Cape Town - Wet cement thrown at cars, tap-tap and drivers placing themselves at risk at known hot spots are just some of the new trends emerging which lead to hijackings and armed robberies on highways across the city.
Metro police spokesperson sergeant Ruth Solomons said the crime on the N2 and R300 was a growing concern.
“We are in meetings to discuss ways to make the highways safer. We constantly have officers patrolling there.
“While hijacking is an issue, robberies are a major concern.
“They obstruct the roadway and damage your car to get you to stop. They then proceed to rob the motorists.
“However, if the car is still drivable they will take the car,” said Solomons.
In a surprising twist, Mayco member for safety and security, JP Smith said about 90% of the accidents or incidents which occurred on the roads were self-inflicted.
Other methods include would-be robbers faking injury and throwing stones at passing cars in order to get drivers to stop and making it easier for them to pounce.
In a recent attempted hijacking incident, which caused a nationwide outcry on social media, a Centurion motorist had wet cement thrown onto his car causing him to stop.
“I would like to make everyone aware of what seems to be the new trend for hijacking. When I stopped to try to clear the windscreen there were six men that came out of nowhere started running towards the car, luckily for my safety, I was able to get away fast enough. Everyone be on the lookout and don’t stop if this happens to you. Keep going,” Schalk Jacobsz posted on Facebook.
The N2 and R300 have also been under the spotlight after 11 stonings and four armed robberies were reported to metro police over the past three months.
A warning about the tap-tap method used to hijack motorists has also been circulated on social media. In this method, perpetrators are said to drive behind a car and slightly bump the rear end of the car. This would send alarm bells off and motorists would usually get out of their car to assess the damage and in the process become a victim of a hijacking.
Metro police officers held 334 joint operations from April to June on the N1, N2, N7, R300, M9 and R102 highways to help reduce crime on the roads.
About five months ago metro police officers were shot and injured when they came to the aid of a motorist who drove over items placed on the road.
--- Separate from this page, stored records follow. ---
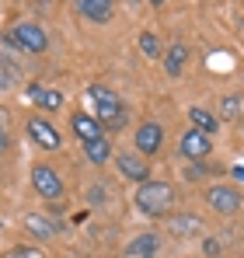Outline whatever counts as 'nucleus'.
Returning <instances> with one entry per match:
<instances>
[{
	"instance_id": "f257e3e1",
	"label": "nucleus",
	"mask_w": 244,
	"mask_h": 258,
	"mask_svg": "<svg viewBox=\"0 0 244 258\" xmlns=\"http://www.w3.org/2000/svg\"><path fill=\"white\" fill-rule=\"evenodd\" d=\"M171 203H174V188L167 185V181H143L140 188H136V210L147 216H164L171 210Z\"/></svg>"
},
{
	"instance_id": "f03ea898",
	"label": "nucleus",
	"mask_w": 244,
	"mask_h": 258,
	"mask_svg": "<svg viewBox=\"0 0 244 258\" xmlns=\"http://www.w3.org/2000/svg\"><path fill=\"white\" fill-rule=\"evenodd\" d=\"M91 105H94V119L101 126H112L122 115V98L108 87H91Z\"/></svg>"
},
{
	"instance_id": "7ed1b4c3",
	"label": "nucleus",
	"mask_w": 244,
	"mask_h": 258,
	"mask_svg": "<svg viewBox=\"0 0 244 258\" xmlns=\"http://www.w3.org/2000/svg\"><path fill=\"white\" fill-rule=\"evenodd\" d=\"M7 45H18V49H25V52H42L49 39H45V32H42L39 25H14L11 32H7Z\"/></svg>"
},
{
	"instance_id": "20e7f679",
	"label": "nucleus",
	"mask_w": 244,
	"mask_h": 258,
	"mask_svg": "<svg viewBox=\"0 0 244 258\" xmlns=\"http://www.w3.org/2000/svg\"><path fill=\"white\" fill-rule=\"evenodd\" d=\"M206 203H209V210H216L220 216H234L241 210V192L230 188V185H213L206 192Z\"/></svg>"
},
{
	"instance_id": "39448f33",
	"label": "nucleus",
	"mask_w": 244,
	"mask_h": 258,
	"mask_svg": "<svg viewBox=\"0 0 244 258\" xmlns=\"http://www.w3.org/2000/svg\"><path fill=\"white\" fill-rule=\"evenodd\" d=\"M32 185H35V192H39L42 199H59V196H63L59 174L52 171V168H45V164H35V168H32Z\"/></svg>"
},
{
	"instance_id": "423d86ee",
	"label": "nucleus",
	"mask_w": 244,
	"mask_h": 258,
	"mask_svg": "<svg viewBox=\"0 0 244 258\" xmlns=\"http://www.w3.org/2000/svg\"><path fill=\"white\" fill-rule=\"evenodd\" d=\"M209 150H213V140L199 133V129H189L185 136H181V143H178V154L181 157H192V161H203L209 157Z\"/></svg>"
},
{
	"instance_id": "0eeeda50",
	"label": "nucleus",
	"mask_w": 244,
	"mask_h": 258,
	"mask_svg": "<svg viewBox=\"0 0 244 258\" xmlns=\"http://www.w3.org/2000/svg\"><path fill=\"white\" fill-rule=\"evenodd\" d=\"M25 129H28V136L39 143L42 150H56V147H59V133H56V126H52L49 119L35 115V119H28V122H25Z\"/></svg>"
},
{
	"instance_id": "6e6552de",
	"label": "nucleus",
	"mask_w": 244,
	"mask_h": 258,
	"mask_svg": "<svg viewBox=\"0 0 244 258\" xmlns=\"http://www.w3.org/2000/svg\"><path fill=\"white\" fill-rule=\"evenodd\" d=\"M164 143V129L157 122H143V126L136 129V150L140 154H157Z\"/></svg>"
},
{
	"instance_id": "1a4fd4ad",
	"label": "nucleus",
	"mask_w": 244,
	"mask_h": 258,
	"mask_svg": "<svg viewBox=\"0 0 244 258\" xmlns=\"http://www.w3.org/2000/svg\"><path fill=\"white\" fill-rule=\"evenodd\" d=\"M25 230H28L32 237H39V241H49V237L59 234V223H56L52 216H45V213H28L25 216Z\"/></svg>"
},
{
	"instance_id": "9d476101",
	"label": "nucleus",
	"mask_w": 244,
	"mask_h": 258,
	"mask_svg": "<svg viewBox=\"0 0 244 258\" xmlns=\"http://www.w3.org/2000/svg\"><path fill=\"white\" fill-rule=\"evenodd\" d=\"M119 171L129 178V181H147L150 178V168H147V161L140 157V154H119Z\"/></svg>"
},
{
	"instance_id": "9b49d317",
	"label": "nucleus",
	"mask_w": 244,
	"mask_h": 258,
	"mask_svg": "<svg viewBox=\"0 0 244 258\" xmlns=\"http://www.w3.org/2000/svg\"><path fill=\"white\" fill-rule=\"evenodd\" d=\"M157 248H161L157 234H140L126 244V258H157Z\"/></svg>"
},
{
	"instance_id": "f8f14e48",
	"label": "nucleus",
	"mask_w": 244,
	"mask_h": 258,
	"mask_svg": "<svg viewBox=\"0 0 244 258\" xmlns=\"http://www.w3.org/2000/svg\"><path fill=\"white\" fill-rule=\"evenodd\" d=\"M70 126H74V133L81 136L84 143H91V140H101V122H98L94 115H87V112H77Z\"/></svg>"
},
{
	"instance_id": "ddd939ff",
	"label": "nucleus",
	"mask_w": 244,
	"mask_h": 258,
	"mask_svg": "<svg viewBox=\"0 0 244 258\" xmlns=\"http://www.w3.org/2000/svg\"><path fill=\"white\" fill-rule=\"evenodd\" d=\"M185 63H189V45L174 42L167 49V56H164V70H167L171 77H181V74H185Z\"/></svg>"
},
{
	"instance_id": "4468645a",
	"label": "nucleus",
	"mask_w": 244,
	"mask_h": 258,
	"mask_svg": "<svg viewBox=\"0 0 244 258\" xmlns=\"http://www.w3.org/2000/svg\"><path fill=\"white\" fill-rule=\"evenodd\" d=\"M74 7H77V14L91 18V21H108L112 18V4L108 0H77Z\"/></svg>"
},
{
	"instance_id": "2eb2a0df",
	"label": "nucleus",
	"mask_w": 244,
	"mask_h": 258,
	"mask_svg": "<svg viewBox=\"0 0 244 258\" xmlns=\"http://www.w3.org/2000/svg\"><path fill=\"white\" fill-rule=\"evenodd\" d=\"M28 94H32V101H35L39 108H45V112H56V108L63 105V94H59V91H52V87H39V84H35Z\"/></svg>"
},
{
	"instance_id": "dca6fc26",
	"label": "nucleus",
	"mask_w": 244,
	"mask_h": 258,
	"mask_svg": "<svg viewBox=\"0 0 244 258\" xmlns=\"http://www.w3.org/2000/svg\"><path fill=\"white\" fill-rule=\"evenodd\" d=\"M84 154H87V161H91V164H105V161L112 157V147H108V140L101 136V140L84 143Z\"/></svg>"
},
{
	"instance_id": "f3484780",
	"label": "nucleus",
	"mask_w": 244,
	"mask_h": 258,
	"mask_svg": "<svg viewBox=\"0 0 244 258\" xmlns=\"http://www.w3.org/2000/svg\"><path fill=\"white\" fill-rule=\"evenodd\" d=\"M18 77H21L18 63H11L7 56H0V91H11V87L18 84Z\"/></svg>"
},
{
	"instance_id": "a211bd4d",
	"label": "nucleus",
	"mask_w": 244,
	"mask_h": 258,
	"mask_svg": "<svg viewBox=\"0 0 244 258\" xmlns=\"http://www.w3.org/2000/svg\"><path fill=\"white\" fill-rule=\"evenodd\" d=\"M189 119H192V126L199 129V133H206V136L220 129V122H216V119H213V115H209L206 108H192V112H189Z\"/></svg>"
},
{
	"instance_id": "6ab92c4d",
	"label": "nucleus",
	"mask_w": 244,
	"mask_h": 258,
	"mask_svg": "<svg viewBox=\"0 0 244 258\" xmlns=\"http://www.w3.org/2000/svg\"><path fill=\"white\" fill-rule=\"evenodd\" d=\"M171 230L174 234H192V230H203V220L199 216H174L171 220Z\"/></svg>"
},
{
	"instance_id": "aec40b11",
	"label": "nucleus",
	"mask_w": 244,
	"mask_h": 258,
	"mask_svg": "<svg viewBox=\"0 0 244 258\" xmlns=\"http://www.w3.org/2000/svg\"><path fill=\"white\" fill-rule=\"evenodd\" d=\"M140 49L154 59V56H161V39H157L154 32H143V35H140Z\"/></svg>"
},
{
	"instance_id": "412c9836",
	"label": "nucleus",
	"mask_w": 244,
	"mask_h": 258,
	"mask_svg": "<svg viewBox=\"0 0 244 258\" xmlns=\"http://www.w3.org/2000/svg\"><path fill=\"white\" fill-rule=\"evenodd\" d=\"M4 258H42V251L39 248H11Z\"/></svg>"
},
{
	"instance_id": "4be33fe9",
	"label": "nucleus",
	"mask_w": 244,
	"mask_h": 258,
	"mask_svg": "<svg viewBox=\"0 0 244 258\" xmlns=\"http://www.w3.org/2000/svg\"><path fill=\"white\" fill-rule=\"evenodd\" d=\"M223 112H227V115H241V105H237V94H230V98H223Z\"/></svg>"
},
{
	"instance_id": "5701e85b",
	"label": "nucleus",
	"mask_w": 244,
	"mask_h": 258,
	"mask_svg": "<svg viewBox=\"0 0 244 258\" xmlns=\"http://www.w3.org/2000/svg\"><path fill=\"white\" fill-rule=\"evenodd\" d=\"M7 143H11V140H7V115H4V108H0V154L7 150Z\"/></svg>"
},
{
	"instance_id": "b1692460",
	"label": "nucleus",
	"mask_w": 244,
	"mask_h": 258,
	"mask_svg": "<svg viewBox=\"0 0 244 258\" xmlns=\"http://www.w3.org/2000/svg\"><path fill=\"white\" fill-rule=\"evenodd\" d=\"M206 255H220V244L216 241H206Z\"/></svg>"
}]
</instances>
The driver was also shot during this incident.
A month later, officers were again shot at and fortunately not injured when they came to the aid of a motorist that drove over debris placed in the roadway. Solomons said while patrolling the N2 and the R300 daily, officers have been removing concrete slabs, debris and tyres from the roadway.
Debris is used by criminals to cause serious accidents or damage to passing vehicles which leads to the drivers having to pull over to the side of the road and this creates an opportunity for motorists to be robbed with the intent to inflict grievous bodily harm that may be fatal.
“Officers have gone the extra mile by removing the items completely from the location to their bases to eliminate the opportunity for perpetrators to place it back in the roadway to commit crime,” said Solomons.
Between April and June 22 abandoned vehicles were found on the N2 and R300, some of which Solomons said were stolen.
Metro police have responded to 124 calls for help between April and June on the N2 and R300.
Charnel Hattingh, national marketing and communications manager, at Fidelity ADT said in the event of a hijacking, the first and golden rule is to not antagonise the hijackers.
“You need to show them you are not a threat. Raise your arms to show you have no weapon and will surrender.
“Use your left arm to undo your seatbelt and put your car in neutral.
Do not turn off your car, and get out slowly. Try and angle your body sideways so you are not facing a firearm head-on. Also, remember to protect your head with your arms,” said Hattingh.